_ABOUT THIS TASK:_ Count every line in the data below that includes "annotators", and give only the result.

_MATERIAL FOR THIS TASK:_

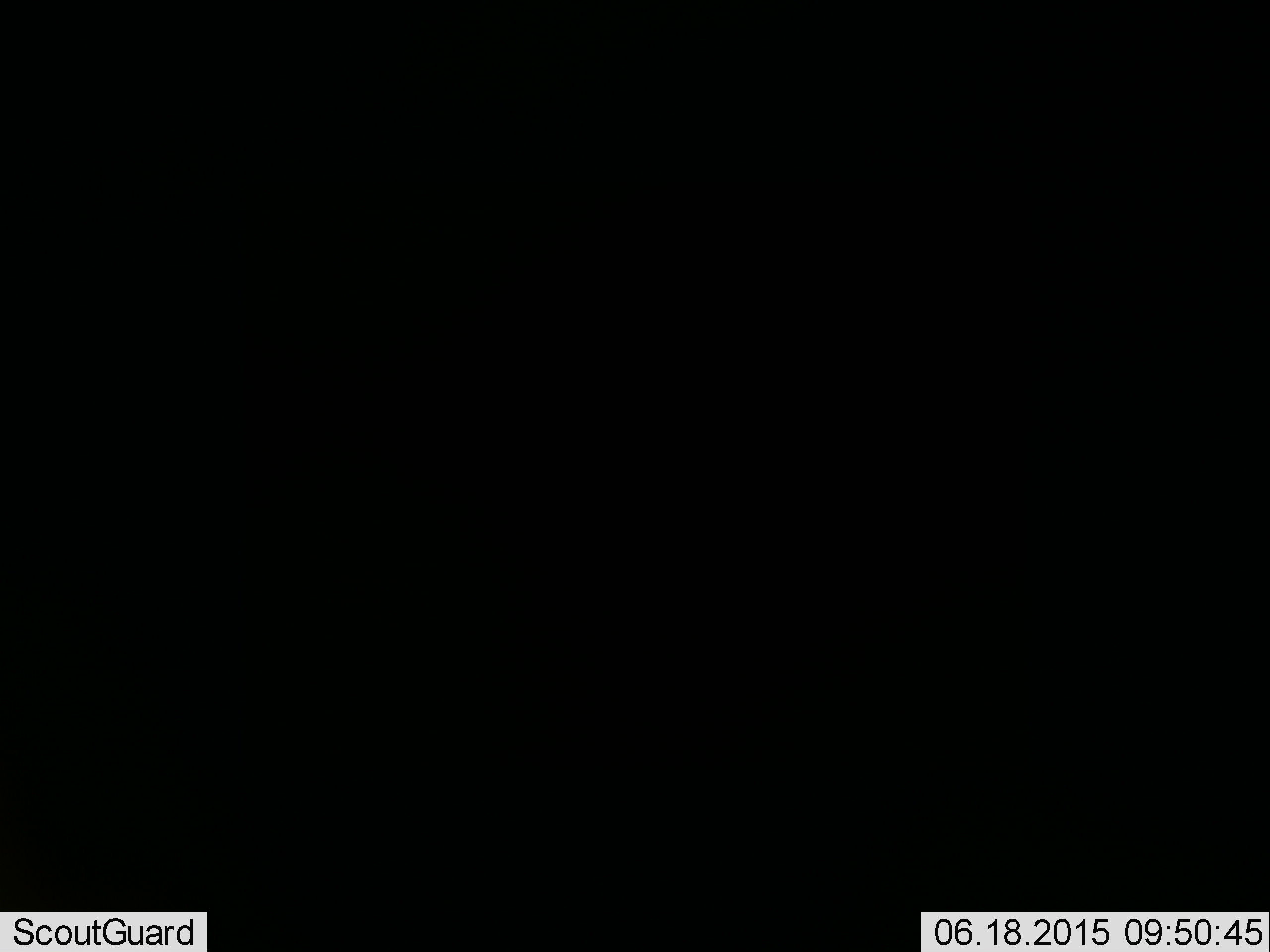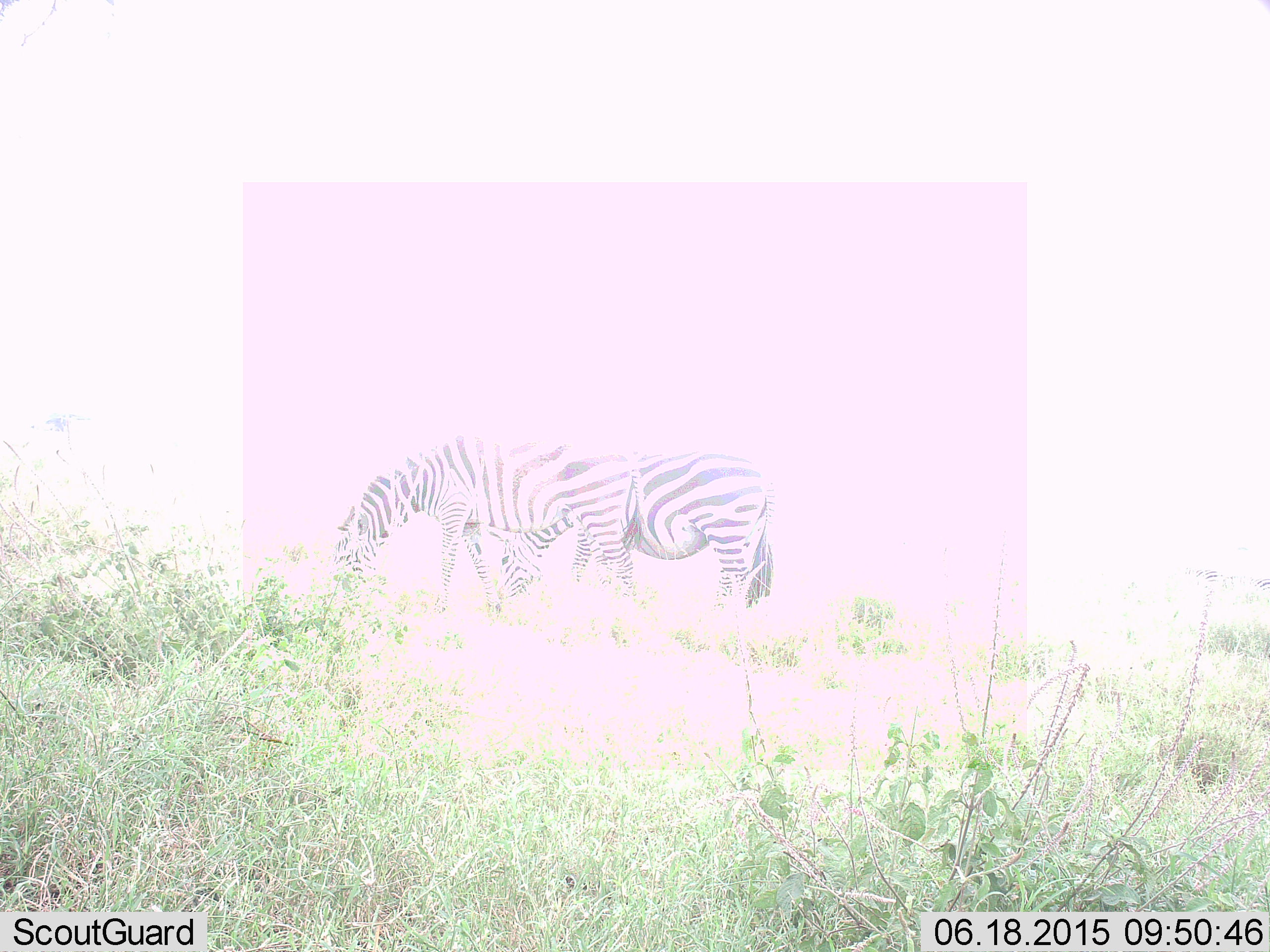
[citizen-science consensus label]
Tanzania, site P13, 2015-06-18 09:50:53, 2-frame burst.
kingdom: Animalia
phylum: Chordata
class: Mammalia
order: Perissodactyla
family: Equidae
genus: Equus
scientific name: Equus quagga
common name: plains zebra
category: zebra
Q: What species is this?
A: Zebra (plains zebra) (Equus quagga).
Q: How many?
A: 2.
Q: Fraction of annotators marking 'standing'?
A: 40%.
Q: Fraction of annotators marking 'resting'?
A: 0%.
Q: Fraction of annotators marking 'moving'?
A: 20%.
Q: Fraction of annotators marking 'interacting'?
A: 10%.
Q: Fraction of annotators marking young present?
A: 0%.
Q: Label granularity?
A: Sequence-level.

==

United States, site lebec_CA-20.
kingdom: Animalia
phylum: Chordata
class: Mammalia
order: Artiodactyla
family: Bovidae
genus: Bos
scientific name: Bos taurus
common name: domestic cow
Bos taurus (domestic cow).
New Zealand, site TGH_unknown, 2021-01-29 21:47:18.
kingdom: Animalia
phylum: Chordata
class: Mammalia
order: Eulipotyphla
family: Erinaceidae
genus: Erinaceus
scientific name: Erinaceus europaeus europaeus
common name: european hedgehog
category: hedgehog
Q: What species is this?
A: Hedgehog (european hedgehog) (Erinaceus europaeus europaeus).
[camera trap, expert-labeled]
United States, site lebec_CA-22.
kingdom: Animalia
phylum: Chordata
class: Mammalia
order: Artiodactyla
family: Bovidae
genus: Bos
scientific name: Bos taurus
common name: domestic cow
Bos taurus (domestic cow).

==

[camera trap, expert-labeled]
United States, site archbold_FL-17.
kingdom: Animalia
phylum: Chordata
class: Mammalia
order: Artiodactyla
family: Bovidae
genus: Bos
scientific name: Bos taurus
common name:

_EXERCISE RESPONSE:_ 5